The increase in use of the shorthand of “pickles and ice cream” for “pregnancy cravings” seems to be an artifact of the midcentury baby boom. In an episode of the famous 1952–3 season of I Love Lucy, where both actress and character were pregnant, Lucy sends Ricky out for a papaya milkshake and a dill pickle. When he comes back into their apartment, looking beleaguered, she asks “What took you so long?” He replies, “What took me so long? I had to go all over town!” She dips a dill pickle in the milkshake and eats it, much to the audience’s prolonged delight. In another episode, Lucy demands Ricky go on another errand at 4 a.m. for pistachio ice cream and hot fudge, which she eats with sardines on top. His face is a study in chagrin.
Since then, pickles and ice cream have been consistently rehearsed as a pregnancy cliché, through countless uses in popular culture and everyday conversation. The TV Tropes page for Wacky Cravings is full of examples; a search of the words in Google Books turns up many instances of the combination in romance novels that use the pairing to indicate the onset of pregnancy, as well as in the titles of “humorous” pregnancy cookbooks.
Even if nobody anybody actually knows craved pickles with ice cream while pregnant, the joke still works. This may be because the second part of the joke always involves the hapless husband, who, like Ricky, has to go out at all hours to satisfy his wife’s desires.
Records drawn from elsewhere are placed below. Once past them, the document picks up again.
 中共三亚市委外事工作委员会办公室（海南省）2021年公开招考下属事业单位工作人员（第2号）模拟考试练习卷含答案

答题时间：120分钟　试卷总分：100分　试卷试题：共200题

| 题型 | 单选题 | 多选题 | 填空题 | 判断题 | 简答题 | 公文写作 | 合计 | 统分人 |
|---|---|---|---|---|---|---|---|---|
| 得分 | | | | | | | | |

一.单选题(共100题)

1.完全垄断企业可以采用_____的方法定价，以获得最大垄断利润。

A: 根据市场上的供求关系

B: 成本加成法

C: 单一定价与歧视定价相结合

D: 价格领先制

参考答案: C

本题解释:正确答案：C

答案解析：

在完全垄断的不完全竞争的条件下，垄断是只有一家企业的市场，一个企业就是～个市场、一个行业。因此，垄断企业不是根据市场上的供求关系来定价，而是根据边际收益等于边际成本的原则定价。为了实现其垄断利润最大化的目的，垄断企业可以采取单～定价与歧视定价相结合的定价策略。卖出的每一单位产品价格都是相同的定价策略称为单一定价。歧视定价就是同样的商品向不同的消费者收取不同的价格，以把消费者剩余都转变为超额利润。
Like John Stamos’ Jesse in an episode of the original Full House where Becky experiences cravings, he will be expected to drive to Mexico for seedless watermelon, if that’s what she wants.
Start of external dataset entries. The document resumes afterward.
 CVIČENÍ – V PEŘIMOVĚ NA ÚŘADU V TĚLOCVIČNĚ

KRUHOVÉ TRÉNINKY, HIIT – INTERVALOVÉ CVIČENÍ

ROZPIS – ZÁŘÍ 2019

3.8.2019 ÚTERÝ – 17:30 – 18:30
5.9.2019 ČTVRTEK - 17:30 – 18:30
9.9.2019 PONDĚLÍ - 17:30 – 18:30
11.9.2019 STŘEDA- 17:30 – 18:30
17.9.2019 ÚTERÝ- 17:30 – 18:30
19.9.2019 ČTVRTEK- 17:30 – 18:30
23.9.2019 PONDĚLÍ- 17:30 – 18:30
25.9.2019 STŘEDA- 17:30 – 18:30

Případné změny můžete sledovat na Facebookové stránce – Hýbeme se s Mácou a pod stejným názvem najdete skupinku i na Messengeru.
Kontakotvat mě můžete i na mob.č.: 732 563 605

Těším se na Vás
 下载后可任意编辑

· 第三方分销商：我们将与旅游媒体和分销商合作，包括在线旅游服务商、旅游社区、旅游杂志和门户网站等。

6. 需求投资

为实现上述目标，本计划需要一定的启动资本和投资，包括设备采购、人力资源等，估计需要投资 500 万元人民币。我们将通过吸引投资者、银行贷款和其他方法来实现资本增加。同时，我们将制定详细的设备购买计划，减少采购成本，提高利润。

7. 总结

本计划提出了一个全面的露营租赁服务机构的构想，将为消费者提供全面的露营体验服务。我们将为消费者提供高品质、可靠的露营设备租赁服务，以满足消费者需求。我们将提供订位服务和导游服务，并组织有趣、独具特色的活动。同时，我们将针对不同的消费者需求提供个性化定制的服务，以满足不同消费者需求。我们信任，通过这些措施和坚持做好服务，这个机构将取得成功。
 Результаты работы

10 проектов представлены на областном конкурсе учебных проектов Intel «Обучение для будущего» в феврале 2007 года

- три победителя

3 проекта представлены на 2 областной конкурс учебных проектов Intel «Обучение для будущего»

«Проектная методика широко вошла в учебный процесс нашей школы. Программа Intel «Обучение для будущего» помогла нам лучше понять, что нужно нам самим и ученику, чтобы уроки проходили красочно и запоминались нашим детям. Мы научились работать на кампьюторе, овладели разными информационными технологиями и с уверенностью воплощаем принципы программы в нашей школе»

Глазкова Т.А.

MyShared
Wanting something strange to eat, and forcing your husband to get it for you, is a little cultural script, which we now invoke when we say: “Pickles and ice cream.” I find it objectionable to think that women should have to claim pregnancy cravings—an “irrational” urge of the body, murky in its scientific origins, yet universally recognized in our culture—in order to ask their husbands to do something for them, even as they are navigating what can be an extremely confusing and trying stretch of biological changes.
None of this happened to me. I didn’t want pickles and ice cream, or any other strangely mismatched foods, and I didn’t “make” my husband get me anything. The few times he did bring me ice cream, he thought of it himself. Mostly, I fed my own cravings—ordering those fig bars from Amazon in bulk, cooking boeuf bourguignon at 38 weeks. In the distance between real women’s experiences and our favorite cliché, you see how we make pregnancy seem familiar and universal—perhaps because it’s so terrifyingly specific when it happens to you.